Verification of the effects of shRNA on P2X4Rs in the VTA

Brains were sectioned in the coronal plane on a cryostat; 20 μm sections containing the VTA (Bregma -5.3 through Bregma -6.3), were mounted on slides and then fixed with 4% paraformaldehyde. Twelve to 16 sections from each animal were processed immunohistochemically using antigen retrieval and double fluorescence labeling for GFP (mouse anti-green fluorescent protein monoclonal antibody, 1:1000, Millipore Corp, Billerica, MA, USA), which is expressed from the lentiviral vectors, and for P2X4R (rabbit polyclonal antibody, 2 μg/ml, Abcam, Cambridge, MA, USA). Analysis of the stained sections was then done on an Olympus AX70 microscope (Olympus America, Center Valley, PA, USA) equipped with filter cubes for fluorescent visualization of Dylight 594 (excitation of 591 nm and emission of 616 nm) and Alexa Fluor 488 (excitation of 495 nm and emission of 519 nm), with an Olympus CC-12 camera digital imaging system and CellSense software (Olympus America, Center Valley, PA, USA). Visualization of P2X4R was performed using Dylight 594-conjugated AffiniPure Donkey anti-rabbit IgG (1:500, Jackson ImmunoResearch Laboratories (West Grove, PA, USA)) and for GFP with Alexa Fluor 488-conjugated AffiniPure Donkey anti-mouse IgG (1:200, Jackson ImmunoResearch Laboratories). The images from sections within the VTA between Bregma -5.3 through Bregma -5.8 were imported into Adobe Photoshop, the VTA on each section outlined, and all P2X4R-positive cells within this outline were counted. The cell counts for each animal reflect the average number of P24XR-positive cells counted/section.

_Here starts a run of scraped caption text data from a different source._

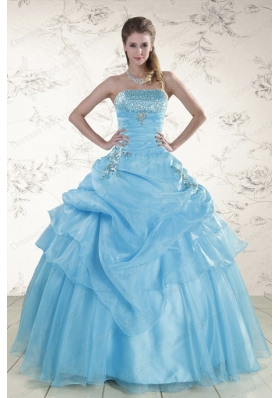 Pretty Aqua Blue 2015 Cheap Strapless Quinceanera Dresses with Beading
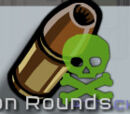 Poison Rounds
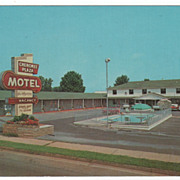 Cherokee Plaza Motel Jefferson City TN Tennessee Postcard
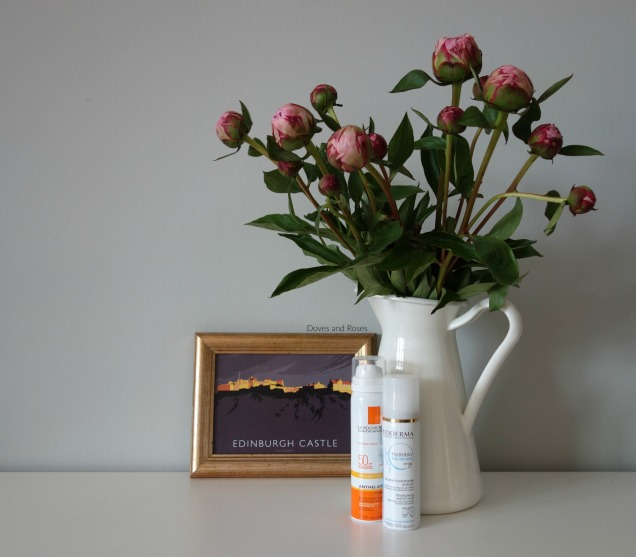 French Pharmacy haul (1)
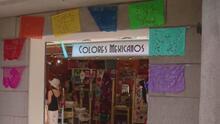 'Colores mexicanos', el negocio de artesanías que logró llegar al famoso Chicago Riverwalk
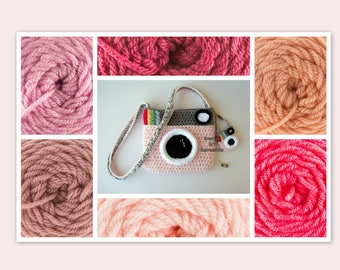 Camera Purse, Pink, Made to Order, Shades of Pink, Camera Bag,Stylish, Crochet, Fabric Lined, Cute Camera Bag, Handmade, Vintage Camera Bag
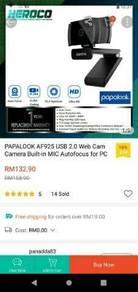 Web cam papalook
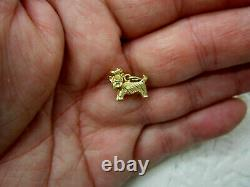 Vintage Small Adorable 14K Solid Yellow Gold Terrier Dog Charm Pendant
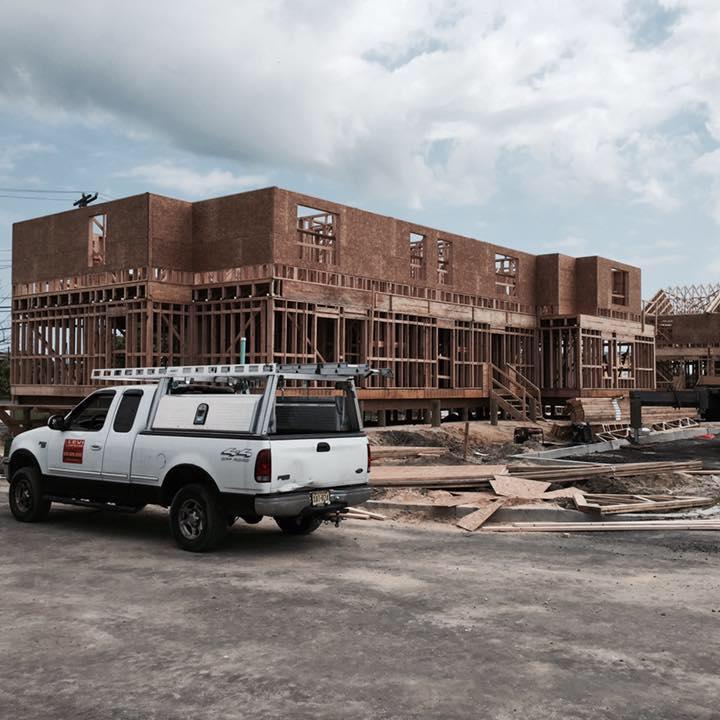 Levi Construction General Contractors, LLC image 2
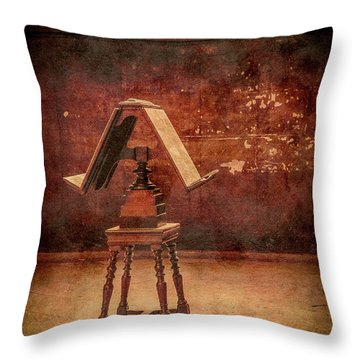 Paris, France - Lectern Throw Pillow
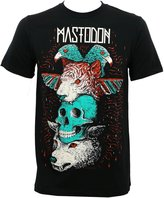 Global Mastodon Men's Logo Totem Slim-Fit T-Shirt M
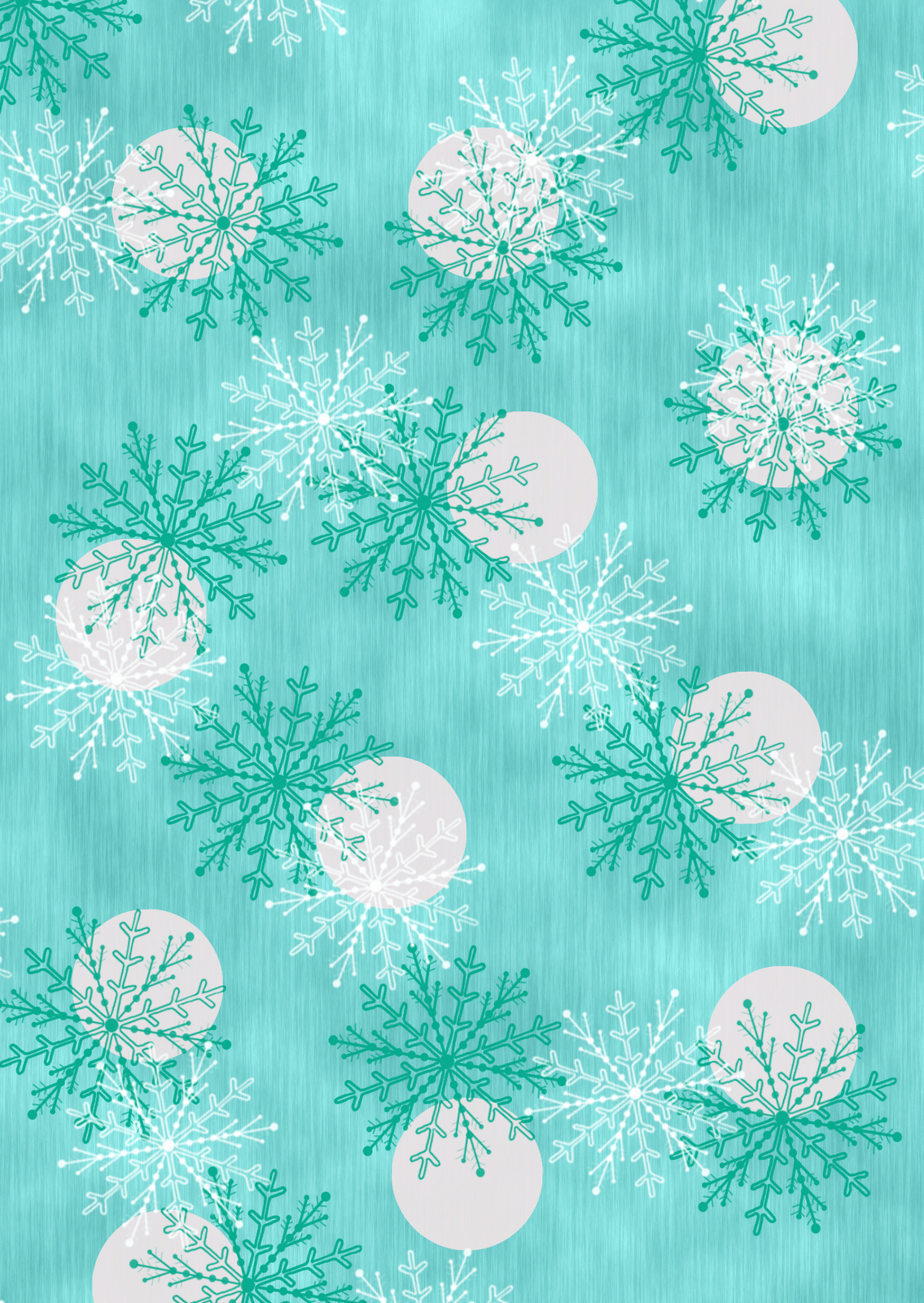 Free Printable Christmas Paper Lovely Free Printable Christmas Wrapping Paper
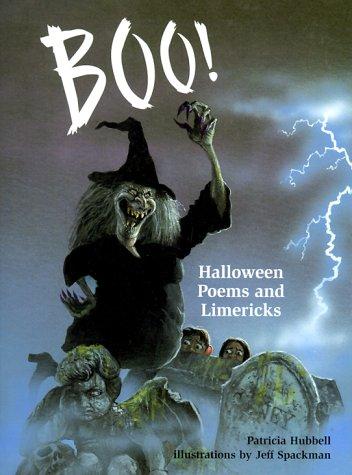 9780761450238: Boo!: Halloween Poems and Limericks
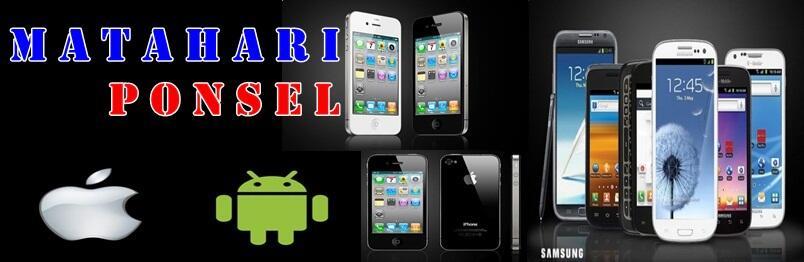 DI JUAL IPHONE 4S-5S BM BARU ORI TERSEGEL FULLS INFO;HUB/SMS;085932877774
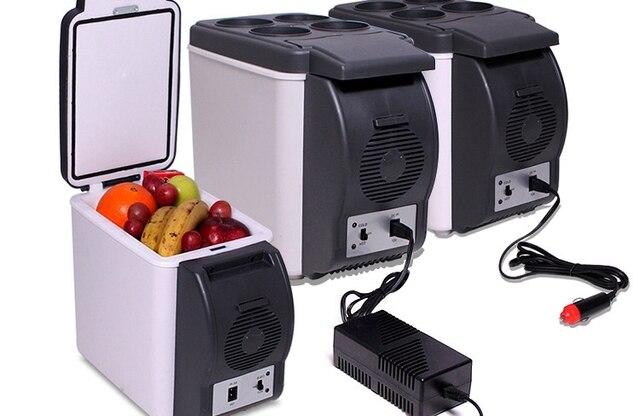 Mini Kühlschrank Für Das Auto : L hand auto kühlschrank heizung und kühlung isolierung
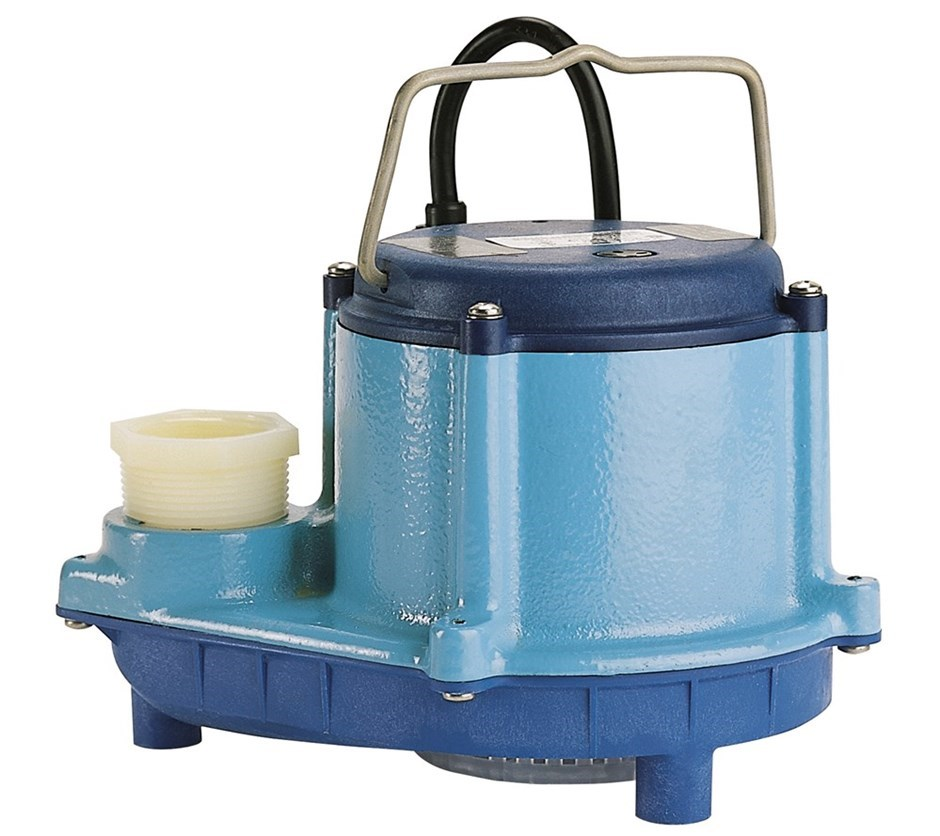 PUMP,54GPM 115V 8-CIM MANUAL - Submersible Drainers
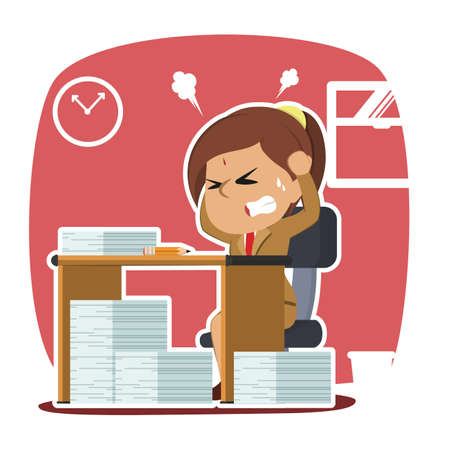 Indian businesswoman stressed out while work. Vetores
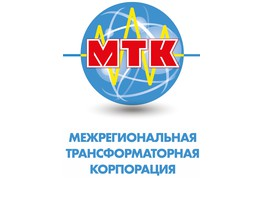 ООО «МТК» поставило два трансформатора ТМГ 2500 кВА 10/0,4 кВ производства ТОО «УТЗ»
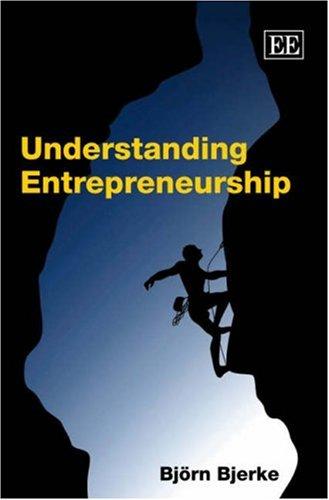 9781847200662: Understanding Entrepreneurship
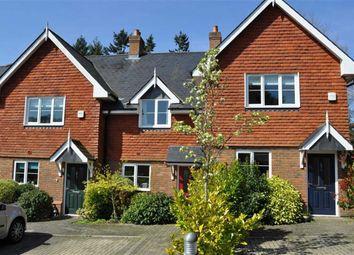 Thumbnail 2 bedroom terraced house for sale in Willets Heath, Frensham, Farnham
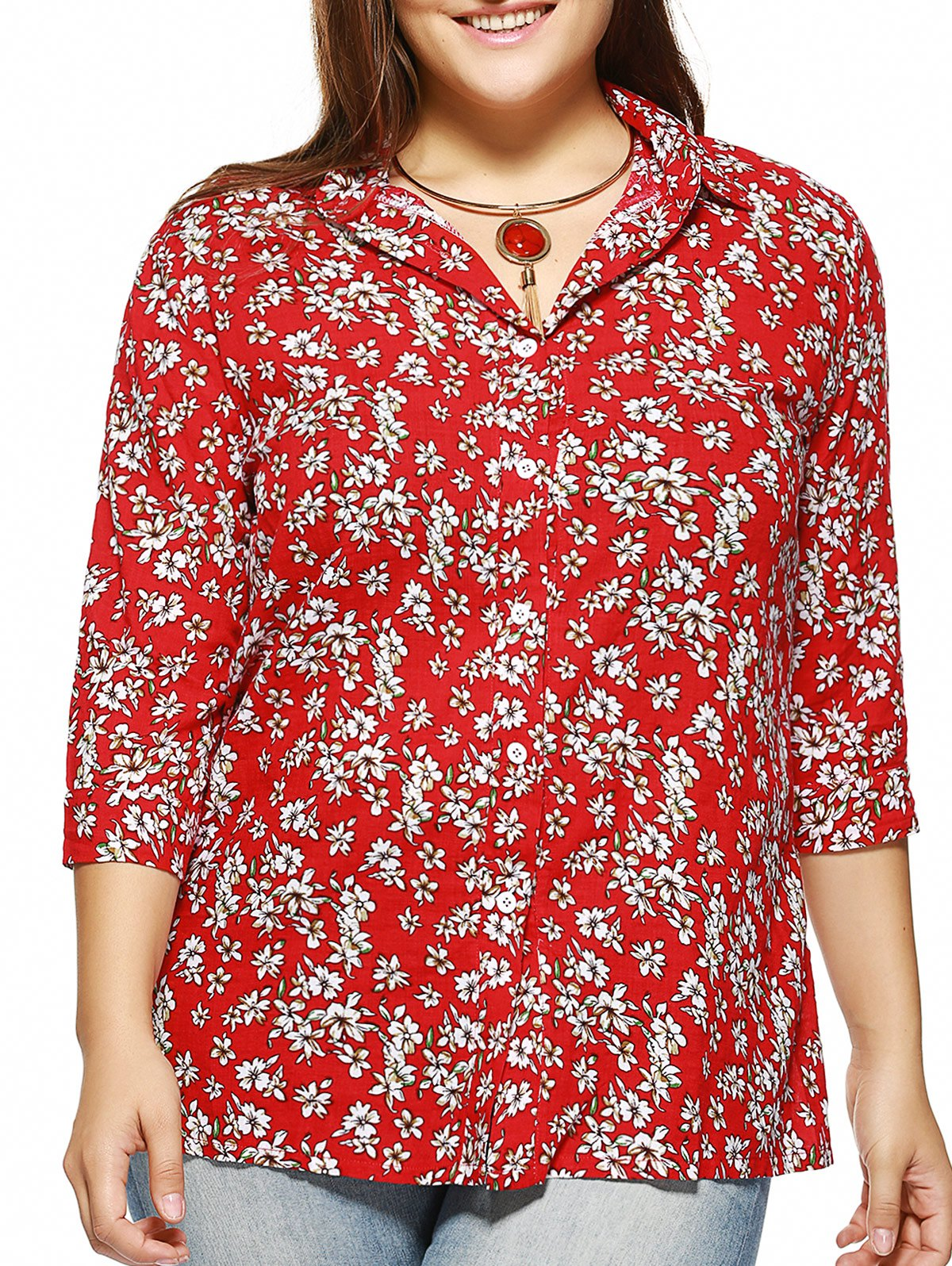 Affordable Plus Size Tiny Floral Print Shirt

Data analyses and statistics

Water, sucrose, and EtOH intakes were determined from changes in the weight of glass drinking bottles. EtOH intakes were then converted to g of absolute (i.e., corrected for specific gravity) EtOH consumed/kg of body weight/unit of time. Water and sucrose were analyzed as ml fluid consumed/kg of body weight/unit of time.

EtOH, sucrose and water intakes were analyzed as cumulative intake at each time point. A 4-way (line × dose × day × time) ANOVA with repeated measures for day and time was conducted for EtOH intakes. If a significant line effect was detected (which was the case), the data for each rat line were analyzed separately. A 3-way (dose × day × time) ANOVA (with repeated measures for day and time) was conducted for (a) EtOH intakes at 4 and 24 hr post-ivermectin treatment; and (b) 4 and 24-hr water intakes. Two-way (dose × day) ANOVAs (with repeated measures for day) were performed for body weights, for each rat line.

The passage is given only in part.